# Question:How to rebuild commutators

## Question:How to rebuild commutators

Maple

How to reconstruct commutators like for example in Drinfeld associators (see (4.5) in https://arxiv.org/pdf/1310.3259.pdf)?

We have as computed in Drinfieldstuff_display.mw (note to run this it requires loading HyperInt package https://arxiv.org/pdf/1403.3385.pdf):

H[2] := a^2*(e[0]*e[1] - e[1]*e[0])*zeta[2]
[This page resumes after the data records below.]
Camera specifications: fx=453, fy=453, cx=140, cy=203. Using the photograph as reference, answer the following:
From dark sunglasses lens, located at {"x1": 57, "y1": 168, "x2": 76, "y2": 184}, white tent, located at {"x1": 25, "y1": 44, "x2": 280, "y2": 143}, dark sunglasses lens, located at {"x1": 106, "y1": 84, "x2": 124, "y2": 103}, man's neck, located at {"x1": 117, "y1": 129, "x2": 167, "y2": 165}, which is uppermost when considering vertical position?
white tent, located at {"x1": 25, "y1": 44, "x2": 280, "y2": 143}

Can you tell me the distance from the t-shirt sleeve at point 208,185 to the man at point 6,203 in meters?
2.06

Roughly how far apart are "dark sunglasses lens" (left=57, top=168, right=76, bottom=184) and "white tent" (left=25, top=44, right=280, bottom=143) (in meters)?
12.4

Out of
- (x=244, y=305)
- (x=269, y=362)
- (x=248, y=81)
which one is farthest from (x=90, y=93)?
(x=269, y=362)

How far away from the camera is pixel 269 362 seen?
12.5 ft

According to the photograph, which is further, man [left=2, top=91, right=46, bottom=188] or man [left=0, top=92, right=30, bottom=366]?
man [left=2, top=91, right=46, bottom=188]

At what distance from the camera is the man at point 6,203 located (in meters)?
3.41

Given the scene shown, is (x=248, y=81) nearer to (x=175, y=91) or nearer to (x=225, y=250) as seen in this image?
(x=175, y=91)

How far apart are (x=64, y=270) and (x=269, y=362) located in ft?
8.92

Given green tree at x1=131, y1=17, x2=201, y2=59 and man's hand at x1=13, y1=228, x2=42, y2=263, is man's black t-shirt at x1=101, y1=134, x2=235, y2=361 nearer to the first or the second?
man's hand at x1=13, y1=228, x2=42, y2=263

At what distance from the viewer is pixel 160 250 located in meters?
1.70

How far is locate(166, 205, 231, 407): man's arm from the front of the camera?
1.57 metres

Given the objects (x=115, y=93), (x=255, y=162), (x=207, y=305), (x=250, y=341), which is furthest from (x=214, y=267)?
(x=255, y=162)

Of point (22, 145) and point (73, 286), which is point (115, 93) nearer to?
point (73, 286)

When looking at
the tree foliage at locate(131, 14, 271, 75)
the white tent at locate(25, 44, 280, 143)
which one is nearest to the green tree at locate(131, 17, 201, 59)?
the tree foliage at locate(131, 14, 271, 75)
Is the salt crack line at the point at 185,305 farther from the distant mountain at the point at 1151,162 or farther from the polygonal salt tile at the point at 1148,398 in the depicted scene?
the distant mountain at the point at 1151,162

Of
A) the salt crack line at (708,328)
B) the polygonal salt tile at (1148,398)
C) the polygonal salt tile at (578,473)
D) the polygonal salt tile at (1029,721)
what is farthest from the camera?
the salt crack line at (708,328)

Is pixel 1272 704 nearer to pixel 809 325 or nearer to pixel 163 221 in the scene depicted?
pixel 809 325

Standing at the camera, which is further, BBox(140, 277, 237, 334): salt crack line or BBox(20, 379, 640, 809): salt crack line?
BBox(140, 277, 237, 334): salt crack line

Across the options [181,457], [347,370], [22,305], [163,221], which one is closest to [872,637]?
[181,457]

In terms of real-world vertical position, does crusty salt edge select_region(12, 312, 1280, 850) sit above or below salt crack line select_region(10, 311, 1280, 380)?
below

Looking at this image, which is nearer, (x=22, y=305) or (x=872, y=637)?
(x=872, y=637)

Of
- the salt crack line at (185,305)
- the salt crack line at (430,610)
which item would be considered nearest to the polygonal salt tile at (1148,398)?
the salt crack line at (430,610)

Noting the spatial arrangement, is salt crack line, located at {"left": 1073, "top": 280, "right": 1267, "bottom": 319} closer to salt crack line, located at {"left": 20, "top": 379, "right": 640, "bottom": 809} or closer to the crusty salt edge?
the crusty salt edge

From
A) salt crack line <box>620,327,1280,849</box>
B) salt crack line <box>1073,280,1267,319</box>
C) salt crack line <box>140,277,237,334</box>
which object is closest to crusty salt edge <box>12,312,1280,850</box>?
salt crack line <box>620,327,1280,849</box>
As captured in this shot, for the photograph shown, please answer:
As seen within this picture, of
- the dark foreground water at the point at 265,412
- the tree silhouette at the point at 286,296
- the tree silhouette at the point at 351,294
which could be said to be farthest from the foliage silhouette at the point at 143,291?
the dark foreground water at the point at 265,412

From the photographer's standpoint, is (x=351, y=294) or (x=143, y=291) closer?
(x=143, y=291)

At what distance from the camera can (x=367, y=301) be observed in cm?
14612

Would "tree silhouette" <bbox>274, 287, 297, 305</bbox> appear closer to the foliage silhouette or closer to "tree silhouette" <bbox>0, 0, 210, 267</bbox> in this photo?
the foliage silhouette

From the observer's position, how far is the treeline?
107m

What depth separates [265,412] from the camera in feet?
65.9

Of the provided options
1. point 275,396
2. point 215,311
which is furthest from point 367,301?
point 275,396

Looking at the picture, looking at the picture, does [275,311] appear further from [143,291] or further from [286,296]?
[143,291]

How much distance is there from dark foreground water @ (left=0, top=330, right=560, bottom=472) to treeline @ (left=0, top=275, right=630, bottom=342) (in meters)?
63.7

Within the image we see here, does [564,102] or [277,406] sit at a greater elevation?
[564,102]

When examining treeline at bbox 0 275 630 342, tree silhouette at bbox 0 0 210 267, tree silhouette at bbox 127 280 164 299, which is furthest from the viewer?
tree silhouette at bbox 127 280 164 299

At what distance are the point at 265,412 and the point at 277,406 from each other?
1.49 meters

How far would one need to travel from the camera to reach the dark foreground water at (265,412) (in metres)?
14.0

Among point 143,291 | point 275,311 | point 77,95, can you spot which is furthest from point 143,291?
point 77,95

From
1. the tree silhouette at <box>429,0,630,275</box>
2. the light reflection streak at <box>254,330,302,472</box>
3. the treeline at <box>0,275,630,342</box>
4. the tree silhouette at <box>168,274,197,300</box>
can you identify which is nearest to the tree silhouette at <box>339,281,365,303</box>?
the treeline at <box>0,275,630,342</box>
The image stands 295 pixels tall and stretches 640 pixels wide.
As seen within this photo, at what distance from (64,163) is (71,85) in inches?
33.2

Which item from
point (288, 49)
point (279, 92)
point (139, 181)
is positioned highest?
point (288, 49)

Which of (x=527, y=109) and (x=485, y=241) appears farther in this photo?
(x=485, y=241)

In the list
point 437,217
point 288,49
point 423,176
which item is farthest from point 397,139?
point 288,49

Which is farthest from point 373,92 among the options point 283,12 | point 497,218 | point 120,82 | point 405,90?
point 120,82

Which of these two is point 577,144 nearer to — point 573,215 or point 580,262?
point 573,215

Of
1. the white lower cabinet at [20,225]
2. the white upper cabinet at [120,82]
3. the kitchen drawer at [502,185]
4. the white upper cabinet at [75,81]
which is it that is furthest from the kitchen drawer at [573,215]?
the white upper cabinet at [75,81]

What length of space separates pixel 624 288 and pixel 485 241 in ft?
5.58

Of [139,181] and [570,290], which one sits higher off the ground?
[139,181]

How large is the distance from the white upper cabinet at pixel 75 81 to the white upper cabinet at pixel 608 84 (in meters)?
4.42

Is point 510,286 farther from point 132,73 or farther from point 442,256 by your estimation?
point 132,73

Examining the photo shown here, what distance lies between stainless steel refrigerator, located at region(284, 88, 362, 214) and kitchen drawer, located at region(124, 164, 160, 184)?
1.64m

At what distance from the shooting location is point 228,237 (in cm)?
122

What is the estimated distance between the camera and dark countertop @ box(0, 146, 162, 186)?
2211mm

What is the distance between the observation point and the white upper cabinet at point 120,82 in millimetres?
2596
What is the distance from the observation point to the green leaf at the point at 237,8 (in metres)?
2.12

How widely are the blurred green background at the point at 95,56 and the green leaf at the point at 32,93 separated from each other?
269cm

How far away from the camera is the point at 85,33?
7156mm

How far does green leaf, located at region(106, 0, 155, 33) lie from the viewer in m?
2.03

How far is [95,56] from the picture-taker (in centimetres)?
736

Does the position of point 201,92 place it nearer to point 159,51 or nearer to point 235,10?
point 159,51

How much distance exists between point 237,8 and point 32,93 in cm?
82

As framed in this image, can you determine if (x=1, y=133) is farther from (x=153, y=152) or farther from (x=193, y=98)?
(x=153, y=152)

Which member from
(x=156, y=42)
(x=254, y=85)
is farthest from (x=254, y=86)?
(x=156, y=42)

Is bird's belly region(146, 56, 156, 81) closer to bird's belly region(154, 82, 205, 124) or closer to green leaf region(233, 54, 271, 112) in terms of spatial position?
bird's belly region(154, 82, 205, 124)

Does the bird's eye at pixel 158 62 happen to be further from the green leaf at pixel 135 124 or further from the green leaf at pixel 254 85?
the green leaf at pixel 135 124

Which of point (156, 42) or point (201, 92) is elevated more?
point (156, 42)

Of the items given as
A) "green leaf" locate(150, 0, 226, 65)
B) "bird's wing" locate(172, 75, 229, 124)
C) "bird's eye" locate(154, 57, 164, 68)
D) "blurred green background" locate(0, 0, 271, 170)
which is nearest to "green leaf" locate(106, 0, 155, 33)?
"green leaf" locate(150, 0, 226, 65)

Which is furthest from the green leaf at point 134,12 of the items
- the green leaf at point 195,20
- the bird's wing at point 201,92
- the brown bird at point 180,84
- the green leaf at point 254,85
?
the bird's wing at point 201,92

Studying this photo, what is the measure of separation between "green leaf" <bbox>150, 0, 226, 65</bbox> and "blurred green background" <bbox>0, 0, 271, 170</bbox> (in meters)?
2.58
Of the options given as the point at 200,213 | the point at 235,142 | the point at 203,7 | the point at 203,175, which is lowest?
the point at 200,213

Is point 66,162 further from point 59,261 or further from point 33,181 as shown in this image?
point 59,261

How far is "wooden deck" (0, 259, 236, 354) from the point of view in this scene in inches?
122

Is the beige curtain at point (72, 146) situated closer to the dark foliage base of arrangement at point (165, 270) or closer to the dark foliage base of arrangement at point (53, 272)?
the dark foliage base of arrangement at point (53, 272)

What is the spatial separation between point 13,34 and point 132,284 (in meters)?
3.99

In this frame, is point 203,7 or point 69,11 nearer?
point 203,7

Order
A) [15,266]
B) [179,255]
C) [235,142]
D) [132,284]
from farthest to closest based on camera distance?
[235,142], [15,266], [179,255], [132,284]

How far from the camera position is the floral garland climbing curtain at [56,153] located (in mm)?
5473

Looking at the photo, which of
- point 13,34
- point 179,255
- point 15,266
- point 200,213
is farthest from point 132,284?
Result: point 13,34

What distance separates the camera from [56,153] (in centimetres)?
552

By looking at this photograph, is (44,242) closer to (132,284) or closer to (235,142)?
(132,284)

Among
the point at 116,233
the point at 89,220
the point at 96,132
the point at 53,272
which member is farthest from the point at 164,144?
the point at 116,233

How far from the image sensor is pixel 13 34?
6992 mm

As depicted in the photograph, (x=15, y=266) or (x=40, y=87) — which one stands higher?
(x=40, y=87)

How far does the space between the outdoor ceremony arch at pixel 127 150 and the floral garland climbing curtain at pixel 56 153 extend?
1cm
H[3] := zeta[3]*a^3*(((e[0]*e[1]^2 + e[0]^2*e[1] - (2*e[1])*e[0]*e[1]) + e[1]^2*e[0]) - (2*e[0])*e[1]*e[0] + e[1]*e[0]^2)

H[4] := zeta[2]^2*a^4*((((((4*e[0])*e[1]^3 + (12*e[0])*e[1]*e[0]^2 - (5*e[1])*e[0]^2*e[1] - (4*e[1])*e[0]^3) - (4*e[1]^3)*e[0]) + (7*e[1])*e[0]*e[1]*e[0] + (12*e[1]^2)*e[0]*e[1] + (3*e[0])*e[1]*e[0]*e[1] - (12*e[0]^2)*e[1]*e[0] - (5*e[0])*e[1]^2*e[0] + e[0]^2*e[1]^2 - (12*e[1])*e[0]*e[1]^2) - e[1]^2*e[0]^2) + (4*e[0]^3)*e[1])/10

And we want maple rebuild them as  commutators as below ([x,y]=xy-yx). Correspondingly:

H[2] :=zeta[2] [e[0] , e[1] ]

H[3] :=zeta[ 3] ( [e[0] , [e[0], e[1] ]] − [e[1] , [e[0] , e[1] ]] )

H[4] :=zeta[4] [e[0] , [e[0], [e[0] , e[1]]]] −1/4* [e[0] , [e[1] , [e[0] ,e[1] ]]] + [e[1] , [e[1] , [e[0] , e[1] ]]] + 5/4*[e[0], e[1]] ^2

Does anyone know how to do it?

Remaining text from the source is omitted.